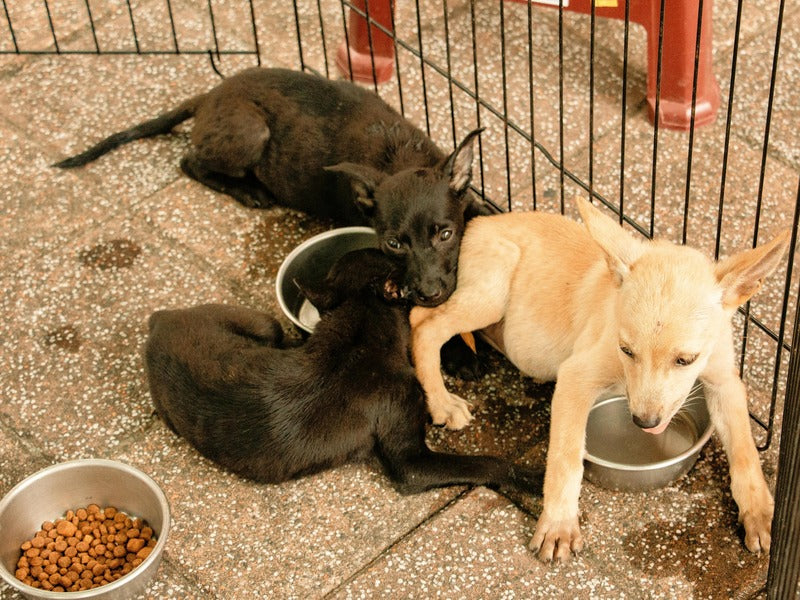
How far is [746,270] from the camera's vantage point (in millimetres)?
3184

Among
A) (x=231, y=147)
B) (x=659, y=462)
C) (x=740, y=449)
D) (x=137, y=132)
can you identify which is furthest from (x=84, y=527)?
(x=740, y=449)

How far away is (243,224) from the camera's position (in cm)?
491

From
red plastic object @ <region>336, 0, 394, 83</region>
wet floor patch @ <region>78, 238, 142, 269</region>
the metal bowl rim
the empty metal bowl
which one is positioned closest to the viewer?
the metal bowl rim

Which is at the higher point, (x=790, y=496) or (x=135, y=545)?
(x=790, y=496)

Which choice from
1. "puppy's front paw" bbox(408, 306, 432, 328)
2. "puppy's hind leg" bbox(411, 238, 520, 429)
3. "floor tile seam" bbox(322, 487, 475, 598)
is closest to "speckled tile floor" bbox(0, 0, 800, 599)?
"floor tile seam" bbox(322, 487, 475, 598)

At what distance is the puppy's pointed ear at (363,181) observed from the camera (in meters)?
4.13

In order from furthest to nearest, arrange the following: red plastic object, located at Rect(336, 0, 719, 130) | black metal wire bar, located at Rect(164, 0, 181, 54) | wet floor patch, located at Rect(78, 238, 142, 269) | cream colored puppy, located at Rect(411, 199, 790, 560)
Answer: black metal wire bar, located at Rect(164, 0, 181, 54) < red plastic object, located at Rect(336, 0, 719, 130) < wet floor patch, located at Rect(78, 238, 142, 269) < cream colored puppy, located at Rect(411, 199, 790, 560)

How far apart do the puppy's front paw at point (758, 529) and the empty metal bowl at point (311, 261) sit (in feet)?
5.77

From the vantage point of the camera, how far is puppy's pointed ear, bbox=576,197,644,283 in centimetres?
338

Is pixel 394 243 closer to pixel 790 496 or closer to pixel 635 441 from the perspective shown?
pixel 635 441

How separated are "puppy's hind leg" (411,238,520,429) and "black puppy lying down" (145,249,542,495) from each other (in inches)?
7.8

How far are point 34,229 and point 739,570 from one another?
3240 millimetres

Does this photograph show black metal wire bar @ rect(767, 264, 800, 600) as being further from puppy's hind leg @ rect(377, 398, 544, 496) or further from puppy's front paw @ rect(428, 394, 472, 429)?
puppy's front paw @ rect(428, 394, 472, 429)

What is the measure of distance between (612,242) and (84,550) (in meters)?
2.00
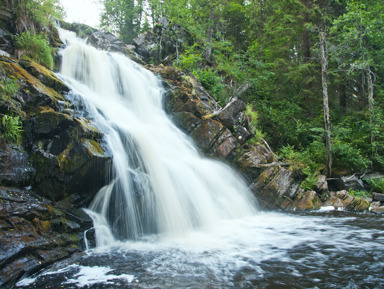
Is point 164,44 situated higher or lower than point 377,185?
higher

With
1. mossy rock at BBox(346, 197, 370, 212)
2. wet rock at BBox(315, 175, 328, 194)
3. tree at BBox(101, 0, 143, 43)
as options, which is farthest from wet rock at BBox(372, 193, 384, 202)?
tree at BBox(101, 0, 143, 43)

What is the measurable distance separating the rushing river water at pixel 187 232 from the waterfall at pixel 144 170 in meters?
0.03

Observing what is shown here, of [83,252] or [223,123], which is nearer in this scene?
[83,252]

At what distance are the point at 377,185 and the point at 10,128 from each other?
43.0ft

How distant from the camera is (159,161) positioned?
23.1 feet

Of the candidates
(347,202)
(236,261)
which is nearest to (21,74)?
(236,261)

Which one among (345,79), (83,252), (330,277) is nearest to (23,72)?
(83,252)

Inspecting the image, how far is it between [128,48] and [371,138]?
659 inches

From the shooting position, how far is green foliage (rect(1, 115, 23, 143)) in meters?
4.60

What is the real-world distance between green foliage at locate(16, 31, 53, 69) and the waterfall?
4.64ft

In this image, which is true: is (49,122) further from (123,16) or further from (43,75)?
(123,16)

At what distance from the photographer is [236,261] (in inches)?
162

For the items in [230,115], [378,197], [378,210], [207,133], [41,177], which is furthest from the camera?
[230,115]

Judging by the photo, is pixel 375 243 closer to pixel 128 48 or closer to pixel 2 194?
=-=-=
Repeat, exactly and only, the lines above from the one containing "Which one among" through the end of the material.

Which one among (345,79), (83,252), (330,277) is nearest to (23,72)?
(83,252)

Inspecting the image, how far is it between [128,48] and [371,138]?
659 inches

From the shooting position, how far is green foliage (rect(1, 115, 23, 143)) in meters?
4.60

What is the real-world distance between green foliage at locate(16, 31, 53, 69) and the waterfall?
4.64ft

In this image, which is true: is (49,122) further from (123,16) or further from (43,75)?
(123,16)

At what distance from the photographer is [236,261] (in inches)?
162

For the items in [230,115], [378,197], [378,210], [207,133], [41,177], which is furthest from the camera?
[230,115]

Judging by the photo, is pixel 375 243 closer to pixel 128 48 or closer to pixel 2 194?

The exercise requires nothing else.